■ Required action ■
Every line of the records that contains "center" should be tallied, and only the resulting number returned.
= Beginning of Section =
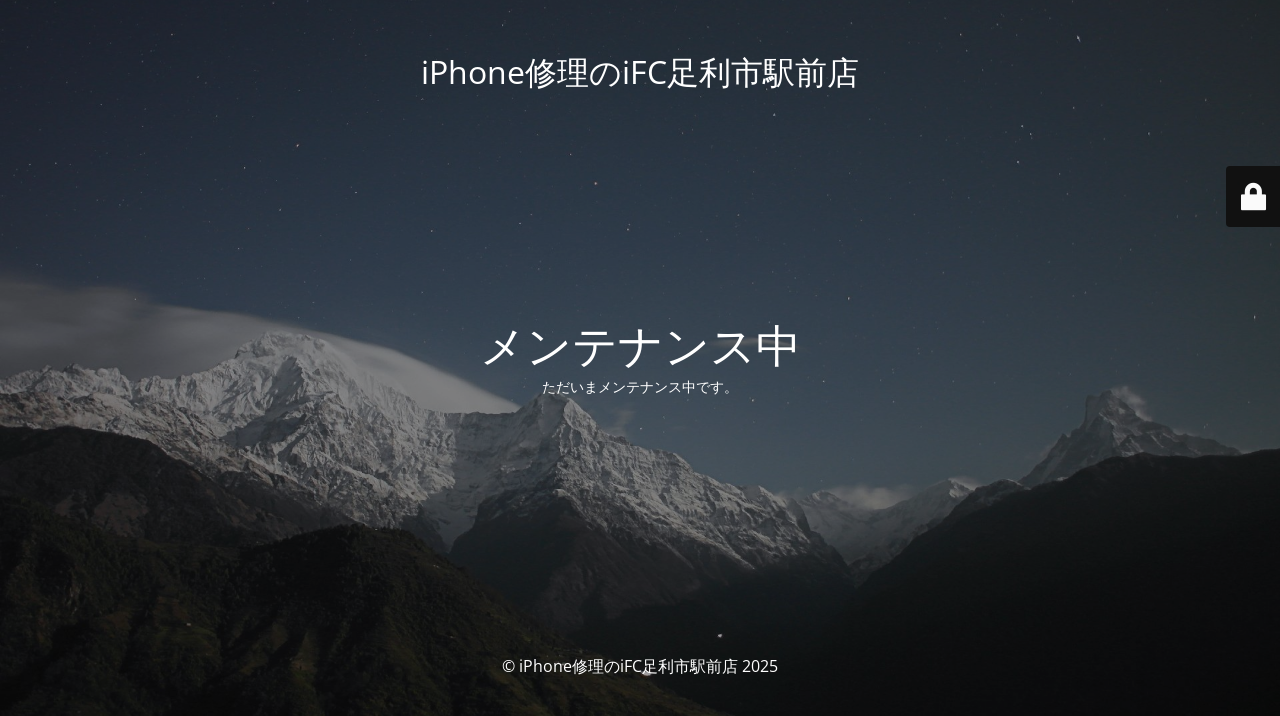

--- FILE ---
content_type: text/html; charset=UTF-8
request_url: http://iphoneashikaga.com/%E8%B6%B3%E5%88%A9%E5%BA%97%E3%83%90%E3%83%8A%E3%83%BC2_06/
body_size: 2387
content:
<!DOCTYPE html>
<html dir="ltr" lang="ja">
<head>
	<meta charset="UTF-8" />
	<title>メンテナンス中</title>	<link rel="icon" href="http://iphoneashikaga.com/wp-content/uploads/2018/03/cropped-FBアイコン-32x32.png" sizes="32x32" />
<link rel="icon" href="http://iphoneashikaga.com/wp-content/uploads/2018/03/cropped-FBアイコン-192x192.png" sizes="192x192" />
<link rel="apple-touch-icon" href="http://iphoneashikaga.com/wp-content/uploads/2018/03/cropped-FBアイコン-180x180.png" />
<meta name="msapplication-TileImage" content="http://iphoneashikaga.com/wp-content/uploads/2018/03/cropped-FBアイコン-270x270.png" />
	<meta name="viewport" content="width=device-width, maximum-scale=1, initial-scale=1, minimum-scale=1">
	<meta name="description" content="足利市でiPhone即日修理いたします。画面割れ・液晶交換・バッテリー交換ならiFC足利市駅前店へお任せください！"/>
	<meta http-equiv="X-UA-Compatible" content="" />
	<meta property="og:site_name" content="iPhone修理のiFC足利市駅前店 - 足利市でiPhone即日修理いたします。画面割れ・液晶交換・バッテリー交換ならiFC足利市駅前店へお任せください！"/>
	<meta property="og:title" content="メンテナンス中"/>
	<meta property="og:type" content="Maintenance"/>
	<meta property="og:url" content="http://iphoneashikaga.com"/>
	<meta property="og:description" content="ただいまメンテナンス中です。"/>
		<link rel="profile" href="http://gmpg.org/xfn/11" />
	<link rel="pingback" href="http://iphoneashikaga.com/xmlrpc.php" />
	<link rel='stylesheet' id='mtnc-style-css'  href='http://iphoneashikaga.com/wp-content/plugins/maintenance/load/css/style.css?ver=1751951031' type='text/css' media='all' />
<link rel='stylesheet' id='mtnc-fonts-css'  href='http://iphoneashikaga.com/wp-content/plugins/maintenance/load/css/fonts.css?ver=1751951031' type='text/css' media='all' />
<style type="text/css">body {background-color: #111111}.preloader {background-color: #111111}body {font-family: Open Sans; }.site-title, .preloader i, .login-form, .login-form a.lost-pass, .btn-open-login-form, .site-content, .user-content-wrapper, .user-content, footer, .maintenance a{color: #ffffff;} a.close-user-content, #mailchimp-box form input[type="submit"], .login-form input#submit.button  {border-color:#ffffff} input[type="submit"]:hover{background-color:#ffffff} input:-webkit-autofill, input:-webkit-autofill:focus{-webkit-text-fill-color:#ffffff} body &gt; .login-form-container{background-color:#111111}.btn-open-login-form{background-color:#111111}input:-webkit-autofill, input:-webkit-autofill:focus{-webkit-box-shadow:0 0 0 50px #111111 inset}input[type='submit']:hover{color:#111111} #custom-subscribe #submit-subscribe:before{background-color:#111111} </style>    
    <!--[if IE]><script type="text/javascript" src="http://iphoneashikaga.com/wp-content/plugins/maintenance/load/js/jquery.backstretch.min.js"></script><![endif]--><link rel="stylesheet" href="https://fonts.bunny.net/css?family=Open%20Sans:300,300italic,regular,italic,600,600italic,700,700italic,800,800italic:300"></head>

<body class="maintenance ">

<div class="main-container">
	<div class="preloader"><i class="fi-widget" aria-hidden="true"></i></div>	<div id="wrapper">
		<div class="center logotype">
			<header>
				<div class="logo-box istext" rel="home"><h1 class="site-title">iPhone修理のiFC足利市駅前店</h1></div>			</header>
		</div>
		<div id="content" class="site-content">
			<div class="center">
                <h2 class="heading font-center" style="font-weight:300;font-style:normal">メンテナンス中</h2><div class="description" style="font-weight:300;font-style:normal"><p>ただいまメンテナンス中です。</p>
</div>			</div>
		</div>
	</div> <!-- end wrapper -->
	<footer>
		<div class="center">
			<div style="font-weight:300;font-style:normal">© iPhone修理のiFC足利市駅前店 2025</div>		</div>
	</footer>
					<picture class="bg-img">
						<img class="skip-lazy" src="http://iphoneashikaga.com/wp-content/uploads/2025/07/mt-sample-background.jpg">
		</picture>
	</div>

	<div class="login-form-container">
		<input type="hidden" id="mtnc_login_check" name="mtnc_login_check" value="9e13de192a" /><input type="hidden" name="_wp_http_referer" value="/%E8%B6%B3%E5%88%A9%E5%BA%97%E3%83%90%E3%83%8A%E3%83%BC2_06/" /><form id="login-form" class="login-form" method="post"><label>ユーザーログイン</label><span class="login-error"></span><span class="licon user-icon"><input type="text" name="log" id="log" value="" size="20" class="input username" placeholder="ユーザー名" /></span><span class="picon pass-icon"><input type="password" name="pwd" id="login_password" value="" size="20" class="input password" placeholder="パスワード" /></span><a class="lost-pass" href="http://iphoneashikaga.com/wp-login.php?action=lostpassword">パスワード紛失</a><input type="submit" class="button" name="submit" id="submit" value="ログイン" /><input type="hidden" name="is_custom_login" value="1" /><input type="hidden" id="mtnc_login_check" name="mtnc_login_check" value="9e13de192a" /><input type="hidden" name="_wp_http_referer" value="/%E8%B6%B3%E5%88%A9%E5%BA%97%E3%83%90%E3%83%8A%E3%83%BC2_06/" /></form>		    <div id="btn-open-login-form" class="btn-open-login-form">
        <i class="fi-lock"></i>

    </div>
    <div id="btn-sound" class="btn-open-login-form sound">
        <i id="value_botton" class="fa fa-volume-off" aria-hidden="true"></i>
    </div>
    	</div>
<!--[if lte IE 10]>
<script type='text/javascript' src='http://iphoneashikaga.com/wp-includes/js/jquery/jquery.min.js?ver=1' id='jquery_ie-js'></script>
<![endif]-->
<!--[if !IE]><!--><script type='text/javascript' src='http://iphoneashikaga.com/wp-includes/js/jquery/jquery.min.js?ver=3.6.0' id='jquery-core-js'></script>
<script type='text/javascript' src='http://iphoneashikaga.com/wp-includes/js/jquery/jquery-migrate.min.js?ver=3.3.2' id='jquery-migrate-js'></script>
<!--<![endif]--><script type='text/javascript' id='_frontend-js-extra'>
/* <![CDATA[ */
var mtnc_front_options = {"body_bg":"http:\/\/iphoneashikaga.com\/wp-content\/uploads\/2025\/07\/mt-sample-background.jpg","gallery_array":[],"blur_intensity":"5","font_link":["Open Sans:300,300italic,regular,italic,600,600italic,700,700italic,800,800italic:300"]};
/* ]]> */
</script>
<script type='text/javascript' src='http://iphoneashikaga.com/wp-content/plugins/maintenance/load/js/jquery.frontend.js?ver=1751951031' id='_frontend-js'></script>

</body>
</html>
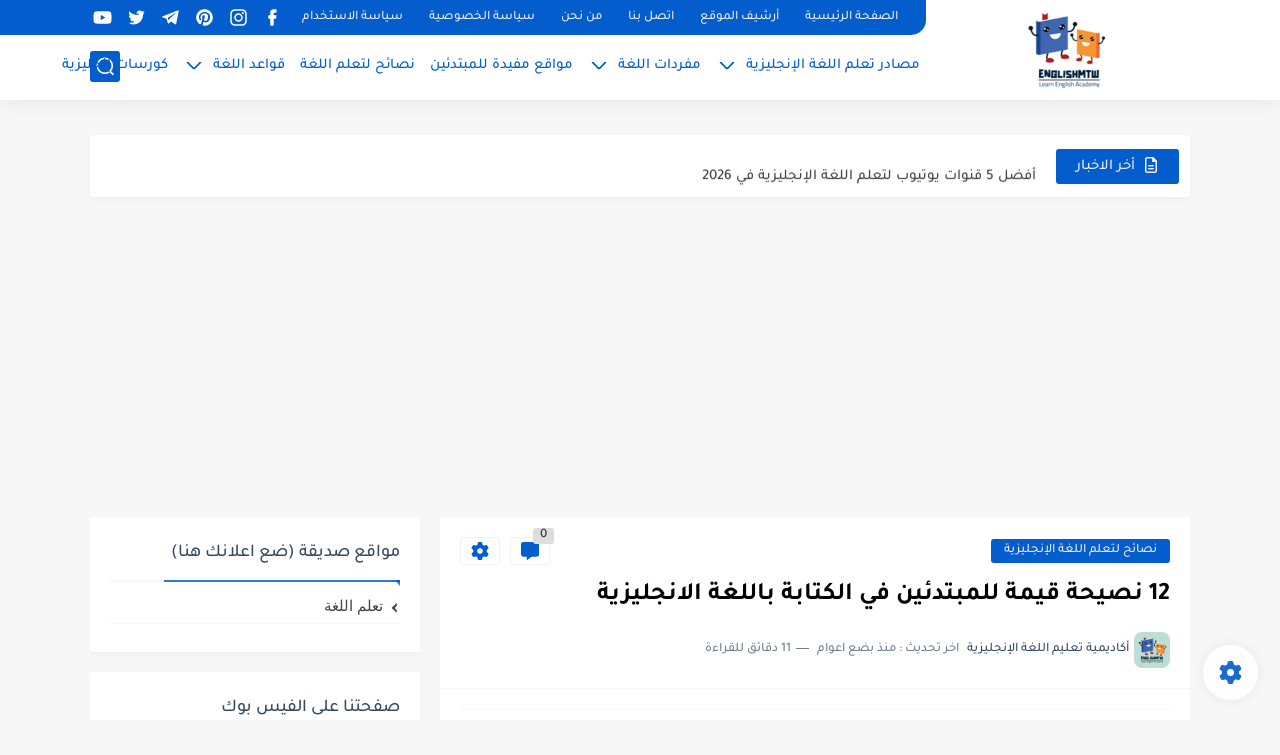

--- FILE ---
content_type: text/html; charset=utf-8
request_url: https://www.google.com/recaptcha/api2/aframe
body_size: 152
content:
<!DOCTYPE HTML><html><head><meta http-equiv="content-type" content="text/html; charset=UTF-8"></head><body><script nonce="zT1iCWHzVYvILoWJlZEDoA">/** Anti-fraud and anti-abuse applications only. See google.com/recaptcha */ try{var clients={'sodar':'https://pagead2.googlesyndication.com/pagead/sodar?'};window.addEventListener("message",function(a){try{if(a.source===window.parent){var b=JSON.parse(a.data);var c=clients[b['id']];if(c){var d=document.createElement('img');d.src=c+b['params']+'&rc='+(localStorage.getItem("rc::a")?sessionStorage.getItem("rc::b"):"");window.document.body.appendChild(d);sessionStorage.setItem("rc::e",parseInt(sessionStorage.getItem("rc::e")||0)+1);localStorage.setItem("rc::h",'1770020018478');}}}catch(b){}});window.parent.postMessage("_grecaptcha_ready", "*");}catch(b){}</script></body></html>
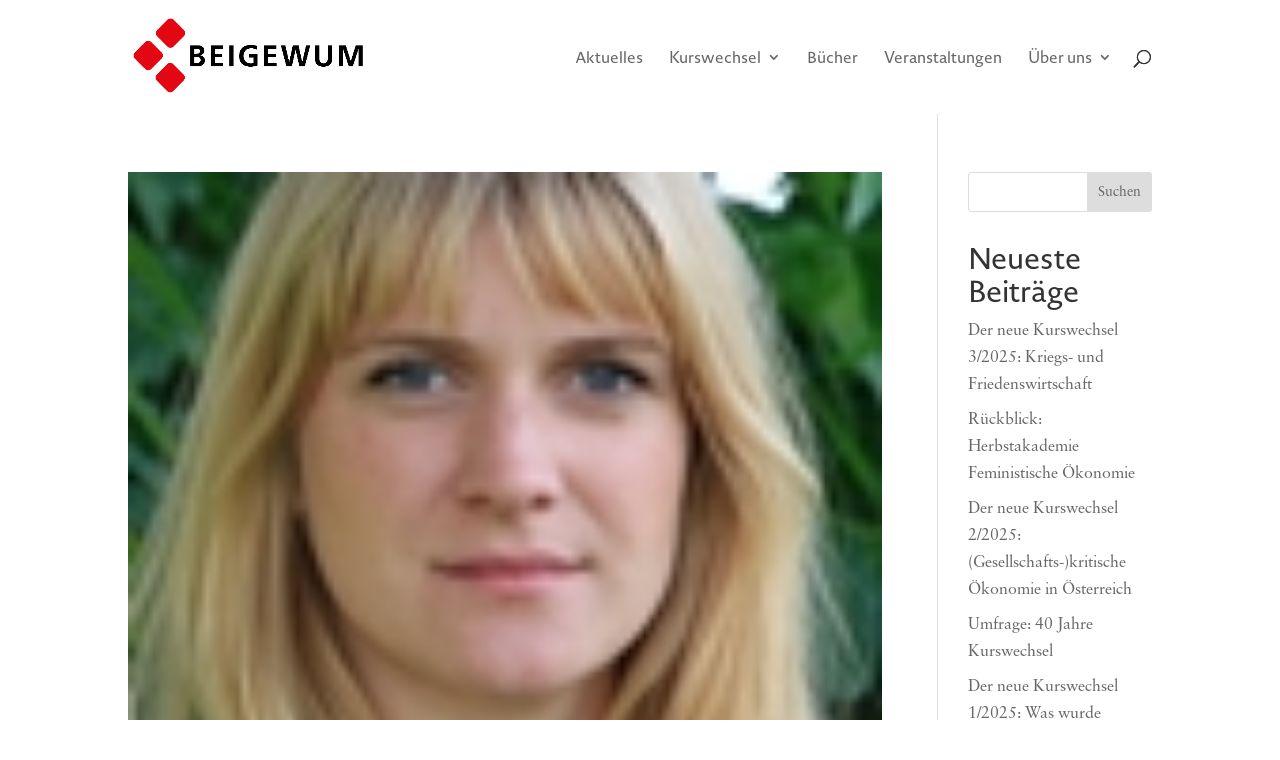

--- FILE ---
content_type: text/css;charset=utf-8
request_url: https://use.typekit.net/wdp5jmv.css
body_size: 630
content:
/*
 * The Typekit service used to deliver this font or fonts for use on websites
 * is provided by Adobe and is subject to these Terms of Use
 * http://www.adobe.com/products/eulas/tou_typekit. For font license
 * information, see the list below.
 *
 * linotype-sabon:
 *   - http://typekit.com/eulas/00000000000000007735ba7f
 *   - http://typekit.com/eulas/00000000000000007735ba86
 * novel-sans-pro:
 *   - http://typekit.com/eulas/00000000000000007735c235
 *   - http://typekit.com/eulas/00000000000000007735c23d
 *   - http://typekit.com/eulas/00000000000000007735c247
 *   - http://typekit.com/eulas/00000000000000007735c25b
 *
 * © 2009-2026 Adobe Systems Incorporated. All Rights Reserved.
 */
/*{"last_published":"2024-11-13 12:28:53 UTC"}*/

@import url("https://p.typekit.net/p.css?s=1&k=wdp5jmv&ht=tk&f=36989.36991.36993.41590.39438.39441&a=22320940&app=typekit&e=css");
= End of Section =
■ Solution for this problem ■
4